Bien sur, il y avait l’attrait de ce qu’un tel voyage peut apporter : dépaysement, rencontre, découverte, mais sans doute fallait-il être singulièrement blasé, indifférent ou insensible à toute la profondeur des êtres et des choses pour ne pas y ressentir aussi de la fascination …
Une fascination acérée autant que magnifiée par le regard, la curiosité, l’humanisme du carnettiste, plus encore s’il se doublait de la perception poétique de l’aquarelliste .
Bien sur chacun avait ses raisons de m’avoir suivi jusqu’ici . Par-delà leur aspect ludique, il en est de plus ou moins conscientes, de plus ou moins existentielles, on ne repousse pas aveuglément les murs de son existence pour y ouvrir des passages offrant d’autres horizons sans profondes nécessités d’accomplissement .
Car si le carnettiste a la chance de pouvoir vivre différemment son voyage c’est parce qu’il peut répondre à deux de ses plus vitaux besoins : inscrire dans sa réalité des images arrachées à ses rêves migratoires, (véhiculés dans toutes les civilisations depuis les origines de l’humanité à travers mythes et légendes), et représenter dans sa propre créativité la rencontre entre son imaginaire et l’authenticité du monde dans sa diversité . Mais cela n’est ni gratuit, ni facile, il faut le mériter au prix d’un certain nombre d’efforts …
Ce voyage au nord Vietnam à la rencontre des lieux mythiques et des minorités ethniques a donc tenu toutes ses promesses, et avant de vous en faire partager quelques temps forts je tiens à remercier tous ses participants non seulement pour la confiance qu’ils m’ont accordée, mais aussi pour les difficultés qu’ils ont dû surmonter pour arriver à cet accomplissement (qui se poursuivra d’ailleurs pour la plupart d’entre eux bien après leur retour) .
La récompense de la 8ème merveille du monde au bout du chemin : la baie d’Halong nous offre ses paysages enchanteurs et nous plonge deux jours durant dans la magie d’un rêve devenu réalité …
Encore faut-il vouloir cet élargissement, mais la pratique du carnet ouvrant cette perspective, le carnettiste devient un jour presque malgré lui ce voyageur «différent» qui ne se saisit plus de «l’ailleurs» comme d’un produit satisfaisant sa curiosité, mais comme d’un passage vers de nouvelles formes de perception, plus subtiles, plus intériorisées, plus universelles et plus humaines aussi dans la plupart des cas .

════

#### [Travail demandé]
1 > Selon le texte source, dans quelle région du Vietnam le voyage s'est-il déroulé ?
2 > Traduisez en anglais la phrase suivante du texte source : « La récompense de la 8ème merveille du monde au bout du chemin : la baie d’Halong nous offre ses paysages enchanteurs et nous plonge deux jours durant dans la magie d’un rêve devenu réalité … »
3 > Résumez le texte source en deux phrases.

#### [Données fournies]
════

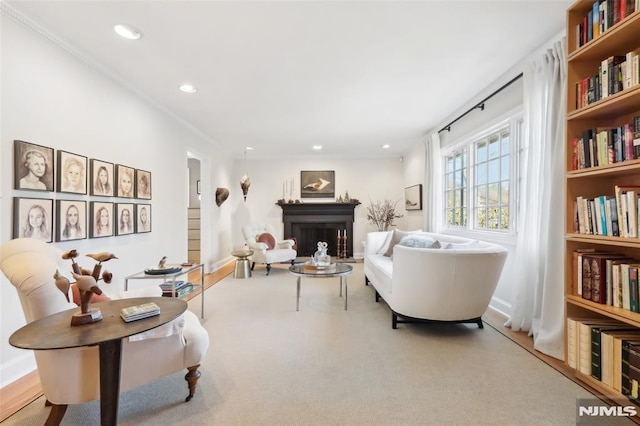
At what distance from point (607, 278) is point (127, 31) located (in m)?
3.67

════

#### [Réponses finales]
1 > Dans le nord du Vietnam.

2 > The reward of the eighth wonder of the world at the end of the road: Halong Bay offers us its enchanting landscapes and immerses us for two days in the magic of a dream come true…

3 > Le voyage au nord du Vietnam, à la rencontre des lieux mythiques et des minorités ethniques, a tenu toutes ses promesses, et les participants sont remerciés pour leur confiance et pour les difficultés qu'ils ont surmontées. La pratique du carnet répond à deux besoins vitaux du carnettiste et fait de lui un voyageur « différent », qui voit l'ailleurs comme un passage vers des formes de perception plus subtiles et plus humaines.